**What you have to do:** Write all of the entries again. Keep them exactly as they are.

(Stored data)
········
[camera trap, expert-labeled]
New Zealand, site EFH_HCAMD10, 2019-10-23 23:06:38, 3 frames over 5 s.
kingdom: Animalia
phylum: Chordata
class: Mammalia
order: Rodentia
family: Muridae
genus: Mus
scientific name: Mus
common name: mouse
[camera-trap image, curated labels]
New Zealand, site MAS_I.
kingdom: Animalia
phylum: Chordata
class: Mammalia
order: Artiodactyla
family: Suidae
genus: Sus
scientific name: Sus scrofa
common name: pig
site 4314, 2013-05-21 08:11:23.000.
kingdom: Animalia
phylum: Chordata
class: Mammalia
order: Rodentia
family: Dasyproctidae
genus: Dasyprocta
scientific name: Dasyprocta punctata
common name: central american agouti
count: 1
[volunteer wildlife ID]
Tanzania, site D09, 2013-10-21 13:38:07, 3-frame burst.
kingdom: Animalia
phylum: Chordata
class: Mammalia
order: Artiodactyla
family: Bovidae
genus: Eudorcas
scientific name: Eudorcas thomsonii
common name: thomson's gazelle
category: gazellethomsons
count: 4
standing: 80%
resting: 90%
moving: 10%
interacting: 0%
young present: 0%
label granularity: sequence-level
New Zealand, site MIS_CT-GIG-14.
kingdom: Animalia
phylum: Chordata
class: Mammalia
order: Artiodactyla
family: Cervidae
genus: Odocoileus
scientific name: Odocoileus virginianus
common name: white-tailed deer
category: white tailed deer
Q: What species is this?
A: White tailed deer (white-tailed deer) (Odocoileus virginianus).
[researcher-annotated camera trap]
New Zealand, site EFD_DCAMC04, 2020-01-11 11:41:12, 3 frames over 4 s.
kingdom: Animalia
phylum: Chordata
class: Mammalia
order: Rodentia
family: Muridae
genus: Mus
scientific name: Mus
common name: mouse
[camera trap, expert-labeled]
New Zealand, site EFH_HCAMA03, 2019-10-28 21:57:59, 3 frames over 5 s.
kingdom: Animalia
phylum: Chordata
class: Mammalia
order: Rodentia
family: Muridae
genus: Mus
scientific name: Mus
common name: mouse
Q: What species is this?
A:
········
**Exercise response:**
[camera trap, expert-labeled]
New Zealand, site EFH_HCAMD10, 2019-10-23 23:06:38, 3 frames over 5 s.
kingdom: Animalia
phylum: Chordata
class: Mammalia
order: Rodentia
family: Muridae
genus: Mus
scientific name: Mus
common name: mouse
[camera-trap image, curated labels]
New Zealand, site MAS_I.
kingdom: Animalia
phylum: Chordata
class: Mammalia
order: Artiodactyla
family: Suidae
genus: Sus
scientific name: Sus scrofa
common name: pig
site 4314, 2013-05-21 08:11:23.000.
kingdom: Animalia
phylum: Chordata
class: Mammalia
order: Rodentia
family: Dasyproctidae
genus: Dasyprocta
scientific name: Dasyprocta punctata
common name: central american agouti
count: 1
[volunteer wildlife ID]
Tanzania, site D09, 2013-10-21 13:38:07, 3-frame burst.
kingdom: Animalia
phylum: Chordata
class: Mammalia
order: Artiodactyla
family: Bovidae
genus: Eudorcas
scientific name: Eudorcas thomsonii
common name: thomson's gazelle
category: gazellethomsons
count: 4
standing: 80%
resting: 90%
moving: 10%
interacting: 0%
young present: 0%
label granularity: sequence-level
New Zealand, site MIS_CT-GIG-14.
kingdom: Animalia
phylum: Chordata
class: Mammalia
order: Artiodactyla
family: Cervidae
genus: Odocoileus
scientific name: Odocoileus virginianus
common name: white-tailed deer
category: white tailed deer
Q: What species is this?
A: White tailed deer (white-tailed deer) (Odocoileus virginianus).
[researcher-annotated camera trap]
New Zealand, site EFD_DCAMC04, 2020-01-11 11:41:12, 3 frames over 4 s.
kingdom: Animalia
phylum: Chordata
class: Mammalia
order: Rodentia
family: Muridae
genus: Mus
scientific name: Mus
common name: mouse
[camera trap, expert-labeled]
New Zealand, site EFH_HCAMA03, 2019-10-28 21:57:59, 3 frames over 5 s.
kingdom: Animalia
phylum: Chordata
class: Mammalia
order: Rodentia
family: Muridae
genus: Mus
scientific name: Mus
common name: mouse
Q: What species is this?
A:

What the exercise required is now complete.